Ce projet de loi ne sort pas de nulle part. Il a été adopté en Conseil des ministres le 19 mars 2026, sous la présidence du Capitaine Ibrahim Traoré. Sa mission est de combler un vide juridique, définir un cadre précis et mettre en place les outils nécessaires pour garantir le libre exercice des droits et libertés en matière religieuse, conformément au principe de laïcité consacré par la Constitution burkinabè. Après une phase d’appropriation du texte entamée le 8 juin 2026 par les membres de la CAGIDH, place est désormais faite aux acteurs de terrain pour enrichir le document.

La Fédération des Associations Islamiques du Burkina Faso n’est pas venue les mains vides. Loin d’un simple avis de principe, elle a procédé à une lecture croisée et exhaustive du projet, passant chaque article à la loupe. À la clé, plusieurs propositions de reformulation et des ajouts d’alinéas jugés nécessaires pour mieux garantir l’exercice du culte islamique dans un cadre juridique apaisé.
La démarche a été saluée par la Présidente de la Commission, Lynda Gladys Kandolo/Ouédraogo, qui a reconnu la qualité et la profondeur des contributions de la FAIB, soulignant le sérieux de cette démarche constructive.

La FAIB a notamment exprimé le souhait que ses contributions techniques soient prises en compte afin de permettre à la communauté musulmane du Burkina de vivre pleinement sa foi en conformité avec les principes islamiques. Ce projet de loi n’est pas sans rappeler une expérience douloureuse : un précédent texte sur les libertés religieuses avait dû être retiré après que la FAIB avait exprimé des craintes, notamment sur la question des enseignants musulmans qui ne pourraient plus prier à l’école ou porter des tenues religieuses, et sur l’article conditionnant l’ouverture des lieux de prière à l’obtention d’une autorisation préalable.
Le Conseil supérieur de la chefferie coutumière et traditionnelle a ouvert la série des auditions en exprimant sa satisfaction face à l’initiative législative. Pour les garants de la tradition, ce texte offre à l’État un cadre juridique spécifique et adapté pour mieux encadrer l’exercice des libertés religieuses sur l’ensemble du territoire national. Ils ont insisté sur la nécessité de vulgariser largement la future loi après son adoption, afin d’en permettre l’appropriation par toutes les populations, y compris dans les zones les plus reculées du pays.
Pour les chefs coutumiers, cette réforme est un instrument important pour promouvoir le vivre-ensemble et renforcer la cohésion sociale dans un Burkina Faso qui traverse une période de profonde transformation institutionnelle.

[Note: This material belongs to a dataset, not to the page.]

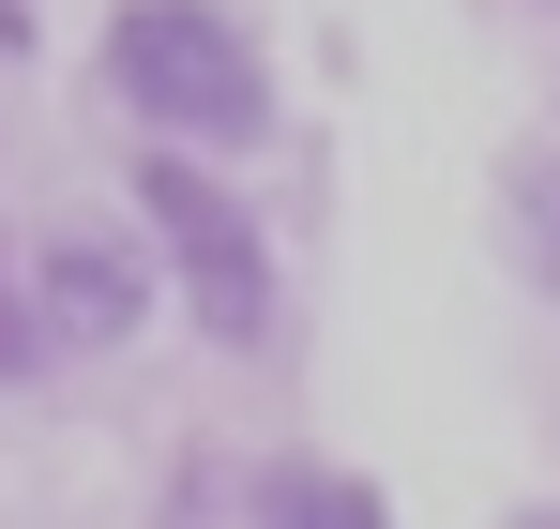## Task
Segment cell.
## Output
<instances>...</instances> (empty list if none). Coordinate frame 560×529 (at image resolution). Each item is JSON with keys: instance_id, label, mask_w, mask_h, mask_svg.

Les auditions de la CAGIDH ne s’arrêtent pas à ces deux acteurs. D’autres organisations religieuses et structures de la société civile devraient être entendues dans les prochains jours, avant que la Commission ne finalise son rapport et ne soumette le texte à l’Assemblée législative de transition pour examen et vote. Un processus qui témoigne de la volonté des autorités de construire un cadre législatif consensuel autour d’un sujet aussi sensible que la liberté religieuse dans un pays où islam, christianisme et religions traditionnelles coexistent depuis des siècles.